Apa aku pernah memakan sesuatu seperti ini sebelumnya? Pemikiran itu tampaknya melanda di bagian belakang kepalanya.
“Katakan satu hal, Mimizuku. Apakah seekor ikan mati tak berusaha untuk kabur?” Kuro bertanya, sayapnya bergemirisik. Mimizuku mendengarkan saat dia memakan seluruh ikannya, sampai ke mata ikan itu juga, menggiling dagingnya menjadi serpihan di dalam mulutnya.
“Hei, Kuro. Kenapa kamu ada di sini?” Mimizuku menatap sekeliling wilayah itu. DIa masih berada di depan kediaman Raja Malam. Sang Raja sendiri, bagaimanapun juga, sudah pergi entah ke mana, karena Mimizuku tak bisa melihat dia di mana pun.
“Hmph,” Kuro menanggapi. Dia menyilangkan kedua lengan atasnya. “Aku juga sukar mengatakannya.”
DIa lalu terbang kembali ke udara dan mengetuk kepala Mimizuku.
“Takdir telah memberimu jalan pergi. Apakah pendaran malam lah yang telah membuatmu berhasil? Memang, itu sulit untuk dikatakan. Itulah sebabnya aku harus bertanya kepadamu, Mimizuku.”
Mimizuku mengerjap beberapa kali.
“Tanpa memotong kematian, apakah kamu ingin tetap di sini? Mimizuku.”
“Eh, Apa sungguh tidak apa-apa kalau aku tinggal?” Mimizuku berkata dengan suara keras dan girang. “Hei, Kuro! Apa benar tidak apa-apa bila aku tinggal?”
“Aku takkan menjanjikan sesuatu yang bagus dari itu. Kau mungkin akan terbunuh besok. Apa kau tak keberatan dengan itu?”
Mimizuku tersenyum pada perkataan Kuro dan kembali terduduk ke tanah.
Setelah memakan begitu banyak makanan dengan sangat cepat, perutnya mulai terasa sakit.
“Kamu tahu, Kuro….” Mimizuku tersenyum dan mengulurkan tangannya.

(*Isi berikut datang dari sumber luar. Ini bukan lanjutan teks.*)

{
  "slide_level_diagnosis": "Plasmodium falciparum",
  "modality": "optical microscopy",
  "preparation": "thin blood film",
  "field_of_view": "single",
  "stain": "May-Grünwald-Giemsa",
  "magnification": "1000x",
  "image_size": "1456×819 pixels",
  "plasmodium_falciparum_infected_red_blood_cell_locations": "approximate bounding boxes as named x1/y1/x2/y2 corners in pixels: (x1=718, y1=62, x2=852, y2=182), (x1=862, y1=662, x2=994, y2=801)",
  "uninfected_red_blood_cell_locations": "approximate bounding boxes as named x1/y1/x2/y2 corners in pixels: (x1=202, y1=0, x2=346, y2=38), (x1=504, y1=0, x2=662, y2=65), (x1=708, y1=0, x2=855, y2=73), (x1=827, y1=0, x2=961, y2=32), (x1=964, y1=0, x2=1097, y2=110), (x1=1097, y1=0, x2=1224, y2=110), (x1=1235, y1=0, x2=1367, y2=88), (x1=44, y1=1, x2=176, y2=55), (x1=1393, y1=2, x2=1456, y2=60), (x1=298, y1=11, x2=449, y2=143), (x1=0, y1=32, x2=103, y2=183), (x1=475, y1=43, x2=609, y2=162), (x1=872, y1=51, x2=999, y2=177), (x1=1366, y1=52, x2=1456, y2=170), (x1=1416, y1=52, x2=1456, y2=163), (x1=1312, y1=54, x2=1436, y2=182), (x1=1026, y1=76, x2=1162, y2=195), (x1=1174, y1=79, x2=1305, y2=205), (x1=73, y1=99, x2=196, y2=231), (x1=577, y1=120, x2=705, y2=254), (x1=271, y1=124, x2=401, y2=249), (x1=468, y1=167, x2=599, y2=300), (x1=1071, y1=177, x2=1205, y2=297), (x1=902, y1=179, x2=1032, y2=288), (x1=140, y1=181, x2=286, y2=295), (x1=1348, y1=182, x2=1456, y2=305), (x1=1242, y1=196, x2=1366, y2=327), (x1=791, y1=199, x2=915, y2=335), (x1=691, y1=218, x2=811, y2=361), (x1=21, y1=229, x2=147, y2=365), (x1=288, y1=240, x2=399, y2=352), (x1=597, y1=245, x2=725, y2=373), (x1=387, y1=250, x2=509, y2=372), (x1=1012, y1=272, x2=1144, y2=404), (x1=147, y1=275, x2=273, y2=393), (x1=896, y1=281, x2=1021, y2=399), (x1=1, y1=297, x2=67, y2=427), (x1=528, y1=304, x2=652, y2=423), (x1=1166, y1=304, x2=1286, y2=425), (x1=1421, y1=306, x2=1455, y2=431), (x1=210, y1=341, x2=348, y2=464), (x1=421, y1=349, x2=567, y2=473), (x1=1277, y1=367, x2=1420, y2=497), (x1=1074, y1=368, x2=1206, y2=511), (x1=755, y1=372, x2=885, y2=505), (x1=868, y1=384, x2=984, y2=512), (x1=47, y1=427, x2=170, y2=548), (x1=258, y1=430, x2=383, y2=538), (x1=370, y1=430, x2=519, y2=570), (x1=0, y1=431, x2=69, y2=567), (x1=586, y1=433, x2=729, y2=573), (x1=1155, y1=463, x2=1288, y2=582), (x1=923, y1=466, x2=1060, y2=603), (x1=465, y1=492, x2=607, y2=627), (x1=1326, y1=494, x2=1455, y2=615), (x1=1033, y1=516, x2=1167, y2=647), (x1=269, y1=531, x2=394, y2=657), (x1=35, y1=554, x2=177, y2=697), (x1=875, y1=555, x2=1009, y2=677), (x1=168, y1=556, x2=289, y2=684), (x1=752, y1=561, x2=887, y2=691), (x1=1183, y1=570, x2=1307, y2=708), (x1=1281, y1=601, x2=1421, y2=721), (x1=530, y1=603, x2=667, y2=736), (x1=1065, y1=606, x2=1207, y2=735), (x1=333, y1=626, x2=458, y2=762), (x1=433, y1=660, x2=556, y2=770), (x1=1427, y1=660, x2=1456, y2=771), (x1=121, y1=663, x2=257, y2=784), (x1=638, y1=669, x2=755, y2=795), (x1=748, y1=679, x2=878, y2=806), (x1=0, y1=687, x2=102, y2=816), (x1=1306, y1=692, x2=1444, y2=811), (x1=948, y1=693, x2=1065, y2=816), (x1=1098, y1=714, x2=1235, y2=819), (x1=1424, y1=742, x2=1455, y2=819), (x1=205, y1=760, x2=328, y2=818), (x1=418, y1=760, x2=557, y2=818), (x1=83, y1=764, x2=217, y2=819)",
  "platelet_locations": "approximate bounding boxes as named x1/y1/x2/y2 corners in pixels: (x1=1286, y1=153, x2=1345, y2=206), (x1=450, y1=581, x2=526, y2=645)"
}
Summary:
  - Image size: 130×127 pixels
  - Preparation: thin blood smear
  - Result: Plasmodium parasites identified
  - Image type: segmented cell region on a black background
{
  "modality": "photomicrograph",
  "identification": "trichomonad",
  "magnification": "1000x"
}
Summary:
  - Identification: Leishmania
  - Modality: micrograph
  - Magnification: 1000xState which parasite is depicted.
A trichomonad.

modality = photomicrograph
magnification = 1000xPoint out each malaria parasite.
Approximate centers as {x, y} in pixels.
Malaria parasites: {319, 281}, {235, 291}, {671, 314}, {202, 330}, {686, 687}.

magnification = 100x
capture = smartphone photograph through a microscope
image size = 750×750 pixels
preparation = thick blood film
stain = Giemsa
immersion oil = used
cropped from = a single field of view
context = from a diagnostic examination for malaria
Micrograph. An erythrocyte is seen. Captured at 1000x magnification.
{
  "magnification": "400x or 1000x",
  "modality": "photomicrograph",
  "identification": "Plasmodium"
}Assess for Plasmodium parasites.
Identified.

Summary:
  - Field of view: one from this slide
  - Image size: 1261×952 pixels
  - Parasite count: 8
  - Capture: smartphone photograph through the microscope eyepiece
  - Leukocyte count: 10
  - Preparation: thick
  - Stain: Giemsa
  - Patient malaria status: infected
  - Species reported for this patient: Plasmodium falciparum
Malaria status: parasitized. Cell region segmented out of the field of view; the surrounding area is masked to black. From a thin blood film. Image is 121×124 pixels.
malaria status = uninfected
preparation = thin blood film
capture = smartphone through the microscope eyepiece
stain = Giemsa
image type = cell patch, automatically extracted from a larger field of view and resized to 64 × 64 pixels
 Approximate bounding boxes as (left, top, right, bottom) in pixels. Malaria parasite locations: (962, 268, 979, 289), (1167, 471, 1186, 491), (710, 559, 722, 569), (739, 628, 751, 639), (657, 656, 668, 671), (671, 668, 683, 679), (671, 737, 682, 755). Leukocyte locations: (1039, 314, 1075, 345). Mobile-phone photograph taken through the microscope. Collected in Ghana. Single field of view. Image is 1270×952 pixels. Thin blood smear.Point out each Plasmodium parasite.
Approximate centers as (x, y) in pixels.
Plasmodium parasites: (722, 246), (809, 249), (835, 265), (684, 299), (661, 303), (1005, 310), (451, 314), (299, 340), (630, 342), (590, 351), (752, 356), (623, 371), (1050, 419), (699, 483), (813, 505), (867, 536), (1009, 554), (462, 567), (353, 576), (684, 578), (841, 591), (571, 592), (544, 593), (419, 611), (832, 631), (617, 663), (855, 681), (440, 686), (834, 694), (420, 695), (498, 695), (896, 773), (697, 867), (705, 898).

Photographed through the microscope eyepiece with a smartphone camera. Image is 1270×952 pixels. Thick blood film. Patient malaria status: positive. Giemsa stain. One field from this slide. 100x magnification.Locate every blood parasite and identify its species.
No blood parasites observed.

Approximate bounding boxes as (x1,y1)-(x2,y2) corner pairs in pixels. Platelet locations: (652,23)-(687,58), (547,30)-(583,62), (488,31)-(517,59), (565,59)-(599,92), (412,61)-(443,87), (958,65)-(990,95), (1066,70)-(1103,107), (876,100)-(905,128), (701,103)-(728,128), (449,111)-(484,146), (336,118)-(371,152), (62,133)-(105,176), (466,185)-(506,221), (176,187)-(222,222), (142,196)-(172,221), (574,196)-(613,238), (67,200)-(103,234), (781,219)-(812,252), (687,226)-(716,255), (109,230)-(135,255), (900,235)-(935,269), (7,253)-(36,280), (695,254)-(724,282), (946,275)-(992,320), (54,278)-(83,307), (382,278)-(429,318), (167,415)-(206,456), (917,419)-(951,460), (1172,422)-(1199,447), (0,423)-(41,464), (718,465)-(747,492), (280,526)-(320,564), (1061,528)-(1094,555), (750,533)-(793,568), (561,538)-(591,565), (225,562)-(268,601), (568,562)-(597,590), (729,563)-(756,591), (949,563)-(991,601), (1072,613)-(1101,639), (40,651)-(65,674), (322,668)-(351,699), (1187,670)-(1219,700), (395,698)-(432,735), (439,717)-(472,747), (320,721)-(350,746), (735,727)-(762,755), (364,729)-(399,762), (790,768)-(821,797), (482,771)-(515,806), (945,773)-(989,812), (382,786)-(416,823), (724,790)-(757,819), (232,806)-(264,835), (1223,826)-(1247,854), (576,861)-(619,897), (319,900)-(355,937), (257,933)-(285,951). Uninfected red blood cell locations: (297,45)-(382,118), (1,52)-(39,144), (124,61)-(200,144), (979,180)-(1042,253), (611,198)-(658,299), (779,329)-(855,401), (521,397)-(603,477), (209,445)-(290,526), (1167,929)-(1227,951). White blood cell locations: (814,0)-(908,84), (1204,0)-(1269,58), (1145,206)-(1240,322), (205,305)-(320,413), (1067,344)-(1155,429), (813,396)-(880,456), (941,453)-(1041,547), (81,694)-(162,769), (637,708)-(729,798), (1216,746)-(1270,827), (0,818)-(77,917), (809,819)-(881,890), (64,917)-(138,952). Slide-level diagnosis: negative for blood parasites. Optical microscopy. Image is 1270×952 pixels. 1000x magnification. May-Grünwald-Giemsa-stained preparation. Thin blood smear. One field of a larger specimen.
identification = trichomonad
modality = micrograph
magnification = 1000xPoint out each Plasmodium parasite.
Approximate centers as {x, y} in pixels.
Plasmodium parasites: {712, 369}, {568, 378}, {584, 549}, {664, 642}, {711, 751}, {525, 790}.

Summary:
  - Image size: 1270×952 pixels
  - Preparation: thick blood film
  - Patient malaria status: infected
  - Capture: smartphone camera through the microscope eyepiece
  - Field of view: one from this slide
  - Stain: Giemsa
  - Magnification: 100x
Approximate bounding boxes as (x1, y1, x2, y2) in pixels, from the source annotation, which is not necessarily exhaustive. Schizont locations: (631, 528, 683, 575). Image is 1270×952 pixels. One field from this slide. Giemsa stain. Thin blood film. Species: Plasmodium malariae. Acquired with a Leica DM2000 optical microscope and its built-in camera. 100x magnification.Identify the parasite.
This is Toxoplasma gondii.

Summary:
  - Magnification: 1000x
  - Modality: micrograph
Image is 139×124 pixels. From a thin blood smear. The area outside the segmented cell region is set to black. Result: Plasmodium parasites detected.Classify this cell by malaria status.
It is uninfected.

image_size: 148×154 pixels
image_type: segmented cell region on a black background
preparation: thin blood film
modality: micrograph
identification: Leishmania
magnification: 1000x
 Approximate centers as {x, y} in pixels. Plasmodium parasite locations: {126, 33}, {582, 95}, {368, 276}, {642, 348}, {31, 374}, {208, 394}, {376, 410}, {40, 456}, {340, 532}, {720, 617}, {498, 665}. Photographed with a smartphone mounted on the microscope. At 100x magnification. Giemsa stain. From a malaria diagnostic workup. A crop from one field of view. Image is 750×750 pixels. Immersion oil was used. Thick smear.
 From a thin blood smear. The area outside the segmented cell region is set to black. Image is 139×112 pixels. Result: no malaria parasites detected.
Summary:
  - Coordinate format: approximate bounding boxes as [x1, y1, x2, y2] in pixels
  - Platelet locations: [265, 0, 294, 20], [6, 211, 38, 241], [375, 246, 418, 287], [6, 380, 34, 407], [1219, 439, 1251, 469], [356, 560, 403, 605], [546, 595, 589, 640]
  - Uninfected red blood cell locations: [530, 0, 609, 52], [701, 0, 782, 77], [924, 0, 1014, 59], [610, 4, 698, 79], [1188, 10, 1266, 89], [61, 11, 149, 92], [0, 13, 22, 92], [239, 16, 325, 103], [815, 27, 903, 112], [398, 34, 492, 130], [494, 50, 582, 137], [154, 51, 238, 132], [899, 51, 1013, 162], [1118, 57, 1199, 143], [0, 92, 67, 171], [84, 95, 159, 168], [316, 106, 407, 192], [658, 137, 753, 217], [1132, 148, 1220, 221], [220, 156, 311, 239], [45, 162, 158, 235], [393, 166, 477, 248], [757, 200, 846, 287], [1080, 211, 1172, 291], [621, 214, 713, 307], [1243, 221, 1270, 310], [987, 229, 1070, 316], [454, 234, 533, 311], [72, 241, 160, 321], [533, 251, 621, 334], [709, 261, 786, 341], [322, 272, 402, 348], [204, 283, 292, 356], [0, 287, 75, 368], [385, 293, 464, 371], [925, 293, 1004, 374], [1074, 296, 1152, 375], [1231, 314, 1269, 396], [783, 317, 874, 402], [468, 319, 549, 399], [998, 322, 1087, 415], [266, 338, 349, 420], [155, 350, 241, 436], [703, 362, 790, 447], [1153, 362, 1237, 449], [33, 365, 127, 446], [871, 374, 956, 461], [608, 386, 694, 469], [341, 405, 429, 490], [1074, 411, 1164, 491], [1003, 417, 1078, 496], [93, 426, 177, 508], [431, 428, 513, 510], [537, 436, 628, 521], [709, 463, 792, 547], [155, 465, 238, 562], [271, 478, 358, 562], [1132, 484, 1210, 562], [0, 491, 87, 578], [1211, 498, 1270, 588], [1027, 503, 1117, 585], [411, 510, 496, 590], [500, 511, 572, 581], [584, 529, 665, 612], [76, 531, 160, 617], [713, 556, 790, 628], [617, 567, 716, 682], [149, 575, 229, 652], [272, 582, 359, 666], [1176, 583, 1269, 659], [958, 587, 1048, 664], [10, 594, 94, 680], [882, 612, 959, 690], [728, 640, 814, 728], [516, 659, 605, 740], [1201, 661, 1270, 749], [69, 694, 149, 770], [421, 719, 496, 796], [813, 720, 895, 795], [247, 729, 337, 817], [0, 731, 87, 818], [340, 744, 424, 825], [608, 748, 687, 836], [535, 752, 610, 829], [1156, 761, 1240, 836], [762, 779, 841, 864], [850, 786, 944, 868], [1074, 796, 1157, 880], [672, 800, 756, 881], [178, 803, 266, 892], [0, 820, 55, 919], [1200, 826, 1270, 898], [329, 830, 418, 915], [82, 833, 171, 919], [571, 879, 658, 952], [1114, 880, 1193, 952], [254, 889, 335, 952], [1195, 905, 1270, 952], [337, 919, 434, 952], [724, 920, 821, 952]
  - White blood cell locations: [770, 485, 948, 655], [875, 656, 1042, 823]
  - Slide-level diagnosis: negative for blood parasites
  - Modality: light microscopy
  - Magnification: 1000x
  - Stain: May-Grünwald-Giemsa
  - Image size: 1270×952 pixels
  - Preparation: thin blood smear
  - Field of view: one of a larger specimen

Belenggunya berdentang seakan menyanyi.
“Satu-satunya kebahagiaanku akan datang dari dimakan oleh sang Raja Malam,” ujar Mimizuku, terkekeh senang.
Dan kemudian, Mimizuku yang ingin mati pun mendesah pelan.
“Ah, aku bisa mati dengan gembira seperti itu.”
Mimizuku tersenyum.
“Hmph.” Kuro mengangguk samar. “Kamu itu cukup menyedihkan,” dia mendesah.
Mimizuku tak memahami kata-katanya, jadi gadis itu hanya tertawa sambil lalu. “Hei, Kuro.”
“Apa? Mimizuku.”
“Sang Raja Malam itu cantik, ya?” ujar Mimizuku riang.
Kuro tak yakin bagaimana harus menanggapinya.
“Tentu saja. bagaimanapun dia itu kan raja.”
Mimizuku terkekeh lagi atas kata-kata Kuro.
TIrai malam menyebar di atas hutan para monster.
Oh, mata sang Raja Malam telah berubah menjadi emas, pikir Mimizuku sekonyong-konyong, mengarahkan matanya ke langit.
Jadi seperti ini rasanya kebahagiaan.